The problem: Show each line of the material that contains the word "named", counting only matches with the same uppercase and lowercase letters.
________________________
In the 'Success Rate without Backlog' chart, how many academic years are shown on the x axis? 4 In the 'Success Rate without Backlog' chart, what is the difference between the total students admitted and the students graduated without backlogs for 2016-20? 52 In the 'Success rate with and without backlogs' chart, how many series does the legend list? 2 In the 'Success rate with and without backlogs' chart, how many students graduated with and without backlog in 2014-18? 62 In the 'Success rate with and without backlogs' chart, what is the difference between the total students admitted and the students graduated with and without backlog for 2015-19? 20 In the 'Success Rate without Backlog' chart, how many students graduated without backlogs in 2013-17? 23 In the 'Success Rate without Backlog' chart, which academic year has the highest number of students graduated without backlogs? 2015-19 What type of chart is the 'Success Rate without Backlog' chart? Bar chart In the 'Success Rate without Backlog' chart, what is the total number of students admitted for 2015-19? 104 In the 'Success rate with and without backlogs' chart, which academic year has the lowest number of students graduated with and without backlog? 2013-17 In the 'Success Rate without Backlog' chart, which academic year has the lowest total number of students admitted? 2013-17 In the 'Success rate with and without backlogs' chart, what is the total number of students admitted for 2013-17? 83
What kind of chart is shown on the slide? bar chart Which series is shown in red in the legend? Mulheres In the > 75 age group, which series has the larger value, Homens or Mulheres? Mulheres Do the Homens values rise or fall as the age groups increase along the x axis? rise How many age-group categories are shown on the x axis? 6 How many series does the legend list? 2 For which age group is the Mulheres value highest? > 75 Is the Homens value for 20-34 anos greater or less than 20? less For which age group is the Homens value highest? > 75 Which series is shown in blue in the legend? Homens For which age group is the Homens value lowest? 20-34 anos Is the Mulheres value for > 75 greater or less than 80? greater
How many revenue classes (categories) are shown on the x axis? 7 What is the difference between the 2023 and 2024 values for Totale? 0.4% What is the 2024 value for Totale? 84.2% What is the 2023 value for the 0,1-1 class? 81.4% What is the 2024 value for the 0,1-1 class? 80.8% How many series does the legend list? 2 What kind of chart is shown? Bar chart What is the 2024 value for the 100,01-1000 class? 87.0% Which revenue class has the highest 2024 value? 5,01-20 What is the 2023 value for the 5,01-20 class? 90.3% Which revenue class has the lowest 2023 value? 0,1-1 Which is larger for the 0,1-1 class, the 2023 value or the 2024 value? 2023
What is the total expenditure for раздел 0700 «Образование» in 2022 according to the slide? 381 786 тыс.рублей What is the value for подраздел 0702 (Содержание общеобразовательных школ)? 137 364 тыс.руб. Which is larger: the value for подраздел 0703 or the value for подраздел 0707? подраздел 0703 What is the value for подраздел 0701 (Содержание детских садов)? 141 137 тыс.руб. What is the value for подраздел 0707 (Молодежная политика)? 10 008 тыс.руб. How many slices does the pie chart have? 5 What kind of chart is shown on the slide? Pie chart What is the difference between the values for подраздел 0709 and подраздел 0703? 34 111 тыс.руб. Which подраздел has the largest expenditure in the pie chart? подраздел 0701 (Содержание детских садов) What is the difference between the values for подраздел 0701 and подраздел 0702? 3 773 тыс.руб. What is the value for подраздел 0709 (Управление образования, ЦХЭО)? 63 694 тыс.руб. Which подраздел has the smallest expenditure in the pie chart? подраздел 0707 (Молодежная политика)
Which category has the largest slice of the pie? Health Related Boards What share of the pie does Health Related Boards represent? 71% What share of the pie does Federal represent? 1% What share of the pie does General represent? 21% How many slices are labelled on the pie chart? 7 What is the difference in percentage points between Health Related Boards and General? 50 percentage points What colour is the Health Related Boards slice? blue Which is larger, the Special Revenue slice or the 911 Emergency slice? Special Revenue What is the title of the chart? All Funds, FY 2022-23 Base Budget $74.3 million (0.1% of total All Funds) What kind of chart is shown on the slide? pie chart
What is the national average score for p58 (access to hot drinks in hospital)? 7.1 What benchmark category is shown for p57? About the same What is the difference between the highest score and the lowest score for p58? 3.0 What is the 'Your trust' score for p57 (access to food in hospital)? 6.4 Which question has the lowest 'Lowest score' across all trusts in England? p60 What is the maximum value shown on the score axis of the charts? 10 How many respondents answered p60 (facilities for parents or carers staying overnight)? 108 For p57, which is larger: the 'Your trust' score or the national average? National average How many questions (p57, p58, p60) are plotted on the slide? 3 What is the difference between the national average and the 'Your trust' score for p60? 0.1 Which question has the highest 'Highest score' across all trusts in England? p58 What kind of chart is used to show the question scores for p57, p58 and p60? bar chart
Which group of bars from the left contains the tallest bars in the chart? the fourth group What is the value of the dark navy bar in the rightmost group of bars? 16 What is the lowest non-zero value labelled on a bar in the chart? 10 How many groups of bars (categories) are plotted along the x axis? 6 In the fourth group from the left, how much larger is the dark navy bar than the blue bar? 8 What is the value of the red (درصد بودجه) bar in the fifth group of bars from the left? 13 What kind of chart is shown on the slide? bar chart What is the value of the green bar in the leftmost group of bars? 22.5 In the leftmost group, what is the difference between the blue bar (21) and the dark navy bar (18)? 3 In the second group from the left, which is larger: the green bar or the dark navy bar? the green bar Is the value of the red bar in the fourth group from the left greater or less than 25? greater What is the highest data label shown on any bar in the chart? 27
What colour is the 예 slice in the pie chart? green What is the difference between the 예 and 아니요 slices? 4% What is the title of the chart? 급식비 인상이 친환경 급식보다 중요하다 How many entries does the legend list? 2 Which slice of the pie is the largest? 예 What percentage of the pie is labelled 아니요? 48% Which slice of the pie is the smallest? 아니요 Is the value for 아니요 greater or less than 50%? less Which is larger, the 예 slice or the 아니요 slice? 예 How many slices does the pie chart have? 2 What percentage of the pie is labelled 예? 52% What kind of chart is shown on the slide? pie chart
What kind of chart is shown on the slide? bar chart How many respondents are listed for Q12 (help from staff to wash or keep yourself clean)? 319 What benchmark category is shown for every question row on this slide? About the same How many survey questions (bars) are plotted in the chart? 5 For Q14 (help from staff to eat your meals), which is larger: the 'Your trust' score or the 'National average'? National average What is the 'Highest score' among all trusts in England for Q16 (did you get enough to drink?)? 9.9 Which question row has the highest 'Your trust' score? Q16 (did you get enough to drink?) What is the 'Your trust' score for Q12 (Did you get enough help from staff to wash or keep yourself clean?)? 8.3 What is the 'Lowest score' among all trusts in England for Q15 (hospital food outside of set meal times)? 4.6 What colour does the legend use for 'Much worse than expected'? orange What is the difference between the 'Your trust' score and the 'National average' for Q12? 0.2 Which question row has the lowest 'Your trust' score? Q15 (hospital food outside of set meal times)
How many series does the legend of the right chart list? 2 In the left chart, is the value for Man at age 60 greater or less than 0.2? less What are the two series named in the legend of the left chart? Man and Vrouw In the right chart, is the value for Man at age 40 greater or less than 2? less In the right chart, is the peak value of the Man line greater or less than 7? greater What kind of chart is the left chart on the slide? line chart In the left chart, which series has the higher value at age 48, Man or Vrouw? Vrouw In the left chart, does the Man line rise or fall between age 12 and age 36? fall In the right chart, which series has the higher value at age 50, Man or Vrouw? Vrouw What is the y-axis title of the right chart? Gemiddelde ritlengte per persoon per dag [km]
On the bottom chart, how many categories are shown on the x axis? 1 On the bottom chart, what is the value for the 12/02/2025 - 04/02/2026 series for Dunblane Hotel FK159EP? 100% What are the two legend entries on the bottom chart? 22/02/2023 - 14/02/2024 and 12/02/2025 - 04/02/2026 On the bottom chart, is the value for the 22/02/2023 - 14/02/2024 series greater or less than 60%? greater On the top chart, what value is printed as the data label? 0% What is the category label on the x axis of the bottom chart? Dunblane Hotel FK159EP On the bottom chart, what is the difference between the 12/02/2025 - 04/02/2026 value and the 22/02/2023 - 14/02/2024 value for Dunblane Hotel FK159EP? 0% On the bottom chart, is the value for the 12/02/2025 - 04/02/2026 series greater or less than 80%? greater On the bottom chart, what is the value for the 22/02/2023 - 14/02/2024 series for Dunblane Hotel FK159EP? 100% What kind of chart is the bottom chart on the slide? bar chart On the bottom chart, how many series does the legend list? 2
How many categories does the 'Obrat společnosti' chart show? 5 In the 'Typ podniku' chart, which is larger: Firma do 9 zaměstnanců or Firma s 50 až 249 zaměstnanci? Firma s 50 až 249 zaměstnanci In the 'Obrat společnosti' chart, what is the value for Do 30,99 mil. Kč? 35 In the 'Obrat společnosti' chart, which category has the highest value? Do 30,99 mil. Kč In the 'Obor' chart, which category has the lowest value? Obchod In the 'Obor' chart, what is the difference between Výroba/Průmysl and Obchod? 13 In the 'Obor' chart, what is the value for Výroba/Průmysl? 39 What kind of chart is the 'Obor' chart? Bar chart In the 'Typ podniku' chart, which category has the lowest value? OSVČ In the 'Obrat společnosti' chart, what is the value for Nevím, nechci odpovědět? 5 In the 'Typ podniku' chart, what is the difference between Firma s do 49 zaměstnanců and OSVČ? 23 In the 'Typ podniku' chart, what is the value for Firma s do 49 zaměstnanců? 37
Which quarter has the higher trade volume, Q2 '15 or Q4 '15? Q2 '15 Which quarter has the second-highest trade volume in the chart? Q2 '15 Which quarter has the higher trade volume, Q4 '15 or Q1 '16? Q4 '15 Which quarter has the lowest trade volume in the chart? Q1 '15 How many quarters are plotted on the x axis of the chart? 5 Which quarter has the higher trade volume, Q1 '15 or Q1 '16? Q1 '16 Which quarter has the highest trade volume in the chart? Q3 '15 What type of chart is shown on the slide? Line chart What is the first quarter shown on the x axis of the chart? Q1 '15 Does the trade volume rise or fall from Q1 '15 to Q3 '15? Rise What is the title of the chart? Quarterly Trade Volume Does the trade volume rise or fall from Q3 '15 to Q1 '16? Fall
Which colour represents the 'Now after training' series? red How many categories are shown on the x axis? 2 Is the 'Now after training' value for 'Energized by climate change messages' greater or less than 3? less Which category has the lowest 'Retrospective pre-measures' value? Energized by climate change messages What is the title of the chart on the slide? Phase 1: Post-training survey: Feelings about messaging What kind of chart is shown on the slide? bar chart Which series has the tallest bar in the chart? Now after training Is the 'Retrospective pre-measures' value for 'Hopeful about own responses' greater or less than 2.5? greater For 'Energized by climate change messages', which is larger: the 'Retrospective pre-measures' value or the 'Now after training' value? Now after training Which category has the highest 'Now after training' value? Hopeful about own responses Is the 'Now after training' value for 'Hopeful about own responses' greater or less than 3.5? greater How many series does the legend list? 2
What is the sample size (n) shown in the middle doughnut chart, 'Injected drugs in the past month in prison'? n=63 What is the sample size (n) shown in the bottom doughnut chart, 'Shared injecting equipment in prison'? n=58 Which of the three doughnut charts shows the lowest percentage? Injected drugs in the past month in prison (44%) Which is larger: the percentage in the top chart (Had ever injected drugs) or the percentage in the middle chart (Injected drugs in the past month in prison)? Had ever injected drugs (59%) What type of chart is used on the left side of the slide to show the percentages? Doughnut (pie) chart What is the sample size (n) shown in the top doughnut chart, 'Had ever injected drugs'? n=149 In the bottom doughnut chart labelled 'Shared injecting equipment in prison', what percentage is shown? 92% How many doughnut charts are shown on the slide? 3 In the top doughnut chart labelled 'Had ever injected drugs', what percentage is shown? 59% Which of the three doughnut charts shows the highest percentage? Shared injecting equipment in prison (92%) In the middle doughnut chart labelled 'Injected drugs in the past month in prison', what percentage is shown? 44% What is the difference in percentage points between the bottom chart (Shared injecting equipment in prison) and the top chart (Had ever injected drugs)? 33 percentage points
________________________
Reply to the exercise:
How many series does the legend of the right chart list? 2 In the left chart, is the value for Man at age 60 greater or less than 0.2? less What are the two series named in the legend of the left chart? Man and Vrouw In the right chart, is the value for Man at age 40 greater or less than 2? less In the right chart, is the peak value of the Man line greater or less than 7? greater What kind of chart is the left chart on the slide? line chart In the left chart, which series has the higher value at age 48, Man or Vrouw? Vrouw In the left chart, does the Man line rise or fall between age 12 and age 36? fall In the right chart, which series has the higher value at age 50, Man or Vrouw? Vrouw What is the y-axis title of the right chart? Gemiddelde ritlengte per persoon per dag [km]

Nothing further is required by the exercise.